Saanich council asks SD61 to reinstate school liaison officer program, with modifications

Saanich council asks SD61 to reinstate school liaison officer program, with modifications

Saanich council is joining the call to reinstate police liaison officers in Greater Victoria schools, voting Monday night to write a letter to SD61 asking them to bring officers back into schools.

“We’re hoping the board will give consideration to our request to reintroduce the program with modifications,” said Dean Murdock, Saanich mayor.

What those modifications look like, the mayor wouldn’t say.

The issue of the lack of police liaison officers has come to a head as parents and Victoria Police vocalize their concerns of gang recruitment ramping up across SD61 schools.

In their only public facing response, a letter addressed to parents, the SD61 says the decision to fund the program, is up to Victoria Police

“To be clear the decision regarding whether to fund SPLO positions in the Victoria police department is not a decision that would be made by the Board of Education,” the statement reads.

Victoria’s Police Chief says the funding and officers needed to be repositioned, are ready to go.

“I’m ready to commit officers to this program,” Del Manak told the board.

B.C.’s Education Minister Rachna Singh says the decision to reinstate the program falls directly on the district.

“This decision came from the board. And we have communicated and this is my expectation that they would be listening to their concerns, especially when it comes to the safety of our kids,” said Singh.

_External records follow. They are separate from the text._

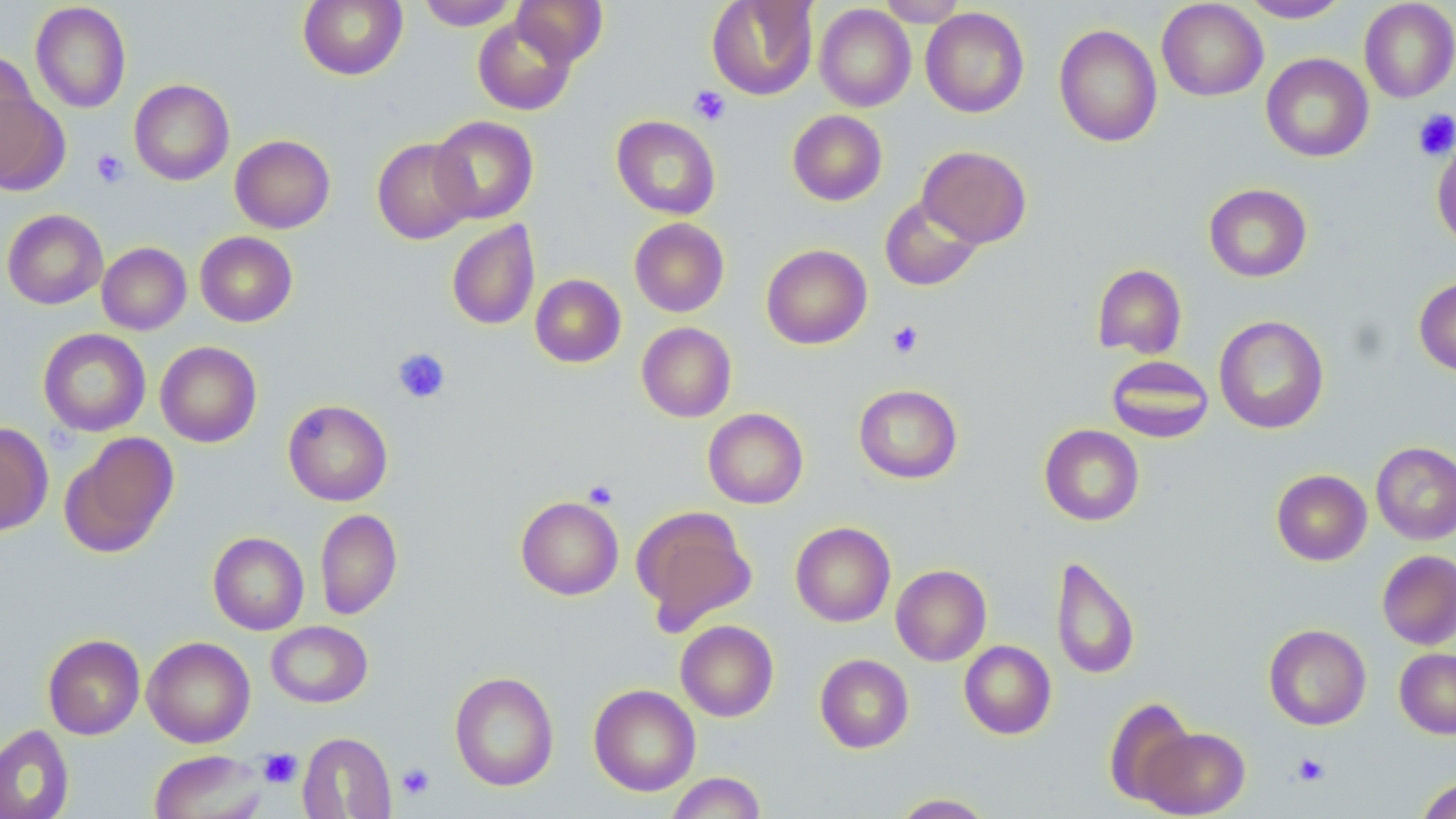

{
  "slide_level_diagnosis": "no evidence of blood parasites",
  "preparation": "thin blood smear",
  "platelet_locations": "approximate bounding boxes as named x1/y1/x2/y2 corners in pixels: (x1=689, y1=85, x2=731, y2=126), (x1=1412, y1=109, x2=1456, y2=160), (x1=91, y1=148, x2=129, y2=188), (x1=887, y1=320, x2=923, y2=358), (x1=392, y1=348, x2=451, y2=403), (x1=582, y1=479, x2=619, y2=509), (x1=258, y1=748, x2=303, y2=788), (x1=1292, y1=753, x2=1329, y2=786), (x1=396, y1=763, x2=435, y2=800)",
  "magnification": "1000x",
  "stain": "May-Grünwald-Giemsa",
  "uninfected_red_blood_cell_locations": "approximate bounding boxes as named x1/y1/x2/y2 corners in pixels: (x1=297, y1=0, x2=408, y2=81), (x1=417, y1=0, x2=521, y2=30), (x1=512, y1=0, x2=608, y2=66), (x1=706, y1=0, x2=818, y2=100), (x1=877, y1=0, x2=968, y2=26), (x1=1238, y1=0, x2=1352, y2=23), (x1=1156, y1=1, x2=1268, y2=101), (x1=1359, y1=1, x2=1456, y2=103), (x1=30, y1=2, x2=131, y2=113), (x1=814, y1=4, x2=916, y2=112), (x1=920, y1=7, x2=1030, y2=118), (x1=472, y1=16, x2=576, y2=115), (x1=1053, y1=23, x2=1163, y2=147), (x1=1, y1=51, x2=39, y2=162), (x1=1261, y1=53, x2=1374, y2=162), (x1=129, y1=79, x2=234, y2=185), (x1=0, y1=88, x2=69, y2=196), (x1=787, y1=110, x2=887, y2=206), (x1=611, y1=115, x2=721, y2=219), (x1=429, y1=116, x2=539, y2=224), (x1=230, y1=134, x2=336, y2=233), (x1=372, y1=137, x2=476, y2=244), (x1=1431, y1=137, x2=1456, y2=247), (x1=917, y1=145, x2=1032, y2=248), (x1=1203, y1=183, x2=1312, y2=282), (x1=879, y1=196, x2=983, y2=291), (x1=2, y1=209, x2=108, y2=309), (x1=629, y1=218, x2=729, y2=317), (x1=447, y1=220, x2=540, y2=330), (x1=195, y1=231, x2=298, y2=327), (x1=97, y1=242, x2=191, y2=335), (x1=761, y1=244, x2=872, y2=349), (x1=1092, y1=263, x2=1187, y2=359), (x1=530, y1=274, x2=626, y2=368), (x1=1413, y1=276, x2=1456, y2=376), (x1=1214, y1=315, x2=1329, y2=434), (x1=636, y1=322, x2=737, y2=422), (x1=38, y1=328, x2=151, y2=436), (x1=155, y1=341, x2=262, y2=448), (x1=1106, y1=355, x2=1214, y2=443), (x1=853, y1=384, x2=963, y2=484), (x1=283, y1=400, x2=393, y2=506), (x1=703, y1=408, x2=809, y2=509), (x1=0, y1=423, x2=53, y2=536), (x1=1039, y1=424, x2=1144, y2=526), (x1=59, y1=432, x2=179, y2=557), (x1=1371, y1=441, x2=1456, y2=545), (x1=1271, y1=469, x2=1372, y2=565), (x1=516, y1=496, x2=624, y2=600), (x1=632, y1=505, x2=757, y2=634), (x1=315, y1=508, x2=402, y2=619), (x1=790, y1=522, x2=896, y2=627), (x1=208, y1=532, x2=309, y2=635), (x1=1376, y1=550, x2=1456, y2=650), (x1=1050, y1=555, x2=1140, y2=680), (x1=891, y1=564, x2=991, y2=666), (x1=675, y1=620, x2=779, y2=722), (x1=266, y1=621, x2=373, y2=708), (x1=1263, y1=624, x2=1371, y2=730), (x1=42, y1=634, x2=145, y2=740), (x1=142, y1=636, x2=256, y2=748), (x1=959, y1=640, x2=1056, y2=739), (x1=1394, y1=648, x2=1456, y2=738), (x1=815, y1=653, x2=914, y2=753), (x1=449, y1=671, x2=559, y2=791), (x1=589, y1=684, x2=701, y2=796), (x1=1103, y1=696, x2=1195, y2=805), (x1=0, y1=724, x2=74, y2=819), (x1=1139, y1=726, x2=1250, y2=817), (x1=297, y1=732, x2=396, y2=818), (x1=149, y1=750, x2=268, y2=819), (x1=665, y1=772, x2=767, y2=818), (x1=1415, y1=776, x2=1456, y2=819), (x1=889, y1=793, x2=997, y2=818)",
  "field_of_view": "one of a larger specimen",
  "modality": "light microscopy",
  "image_size": "1456×819 pixels"
}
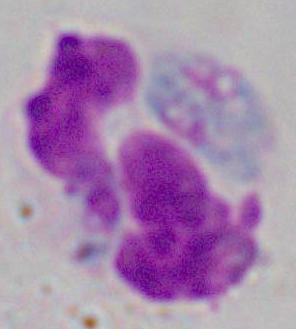

modality: photomicrograph
identification: white blood cell
magnification: 1000x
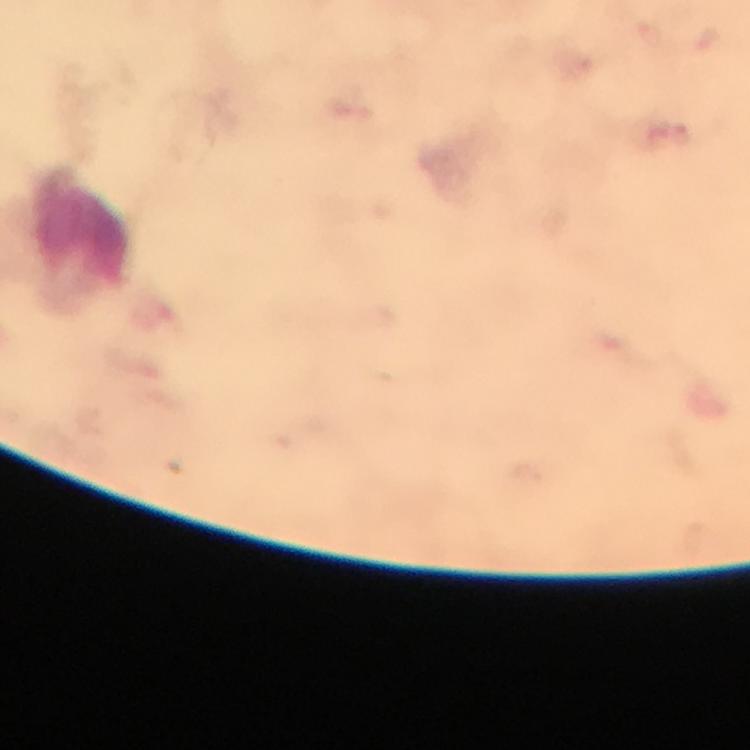
Approximate object centers, in pixels from the top-left corner. Plasmodium parasite locations: (x=681, y=133). Leukocyte locations: (x=82, y=237). Cropped region of a single field of view. At 100x magnification. From a diagnostic examination for malaria. Image is 750×750 pixels. Thick smear. Immersion oil was used. Giemsa stain. Smartphone photograph taken through a microscope.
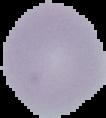
{
  "result": "no Plasmodium parasites detected",
  "image_size": "106×118 pixels",
  "image_type": "segmented cell region with the area outside set to black",
  "preparation": "thin blood film"
}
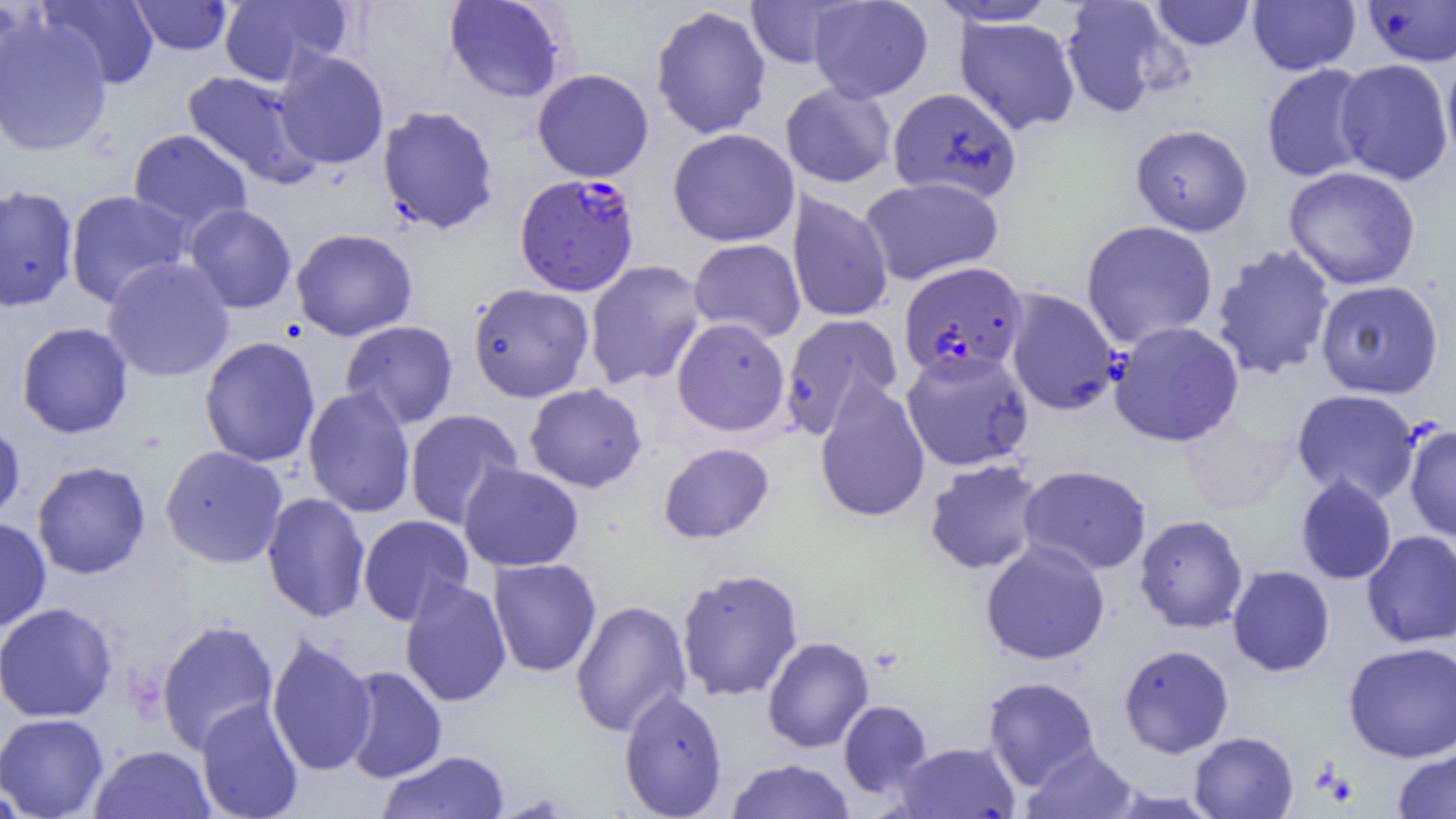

The police liaison program was unanimously eliminated by SD61 last May after consulting with several groups, concerned with the disproportionately harmful effects the program had on racialized children in other jurisdictions.

“We know that other jurisdictions have shown police liaison officers have been really harmful to Black and Indigenous children for example and their families, and children with disabilities, we know that in B.C., certain policing practices have been shown to have really disproportionate impacts on the same communities,” said Kasari Govender, BC Human Rights Commissioner.

“We don’t have enough to say that we should run these programs. We don’t know if they do more good than harm and that’s why I’m asking for more research before we have these programs and these armed officers in our schools.”

Const. Mark Jenkins, a former teacher and police liaison officer says building a program that’s safe for everyone is fully within reach.

“I think there’s always room for improvement, can we wear a different uniform? I know that’s up for discussion. Absolutely,” said Jenkins. “Having that open dialogue with the trustees with the school board, with the community with the students…to build a program where everyone agrees and everyone has input is so important.”

Jenkins says he’s optimistic that a new police liaison role, based on restorative justice and relationship building the program has always been rooted in, can successfully evolve and work for every kid, family and community.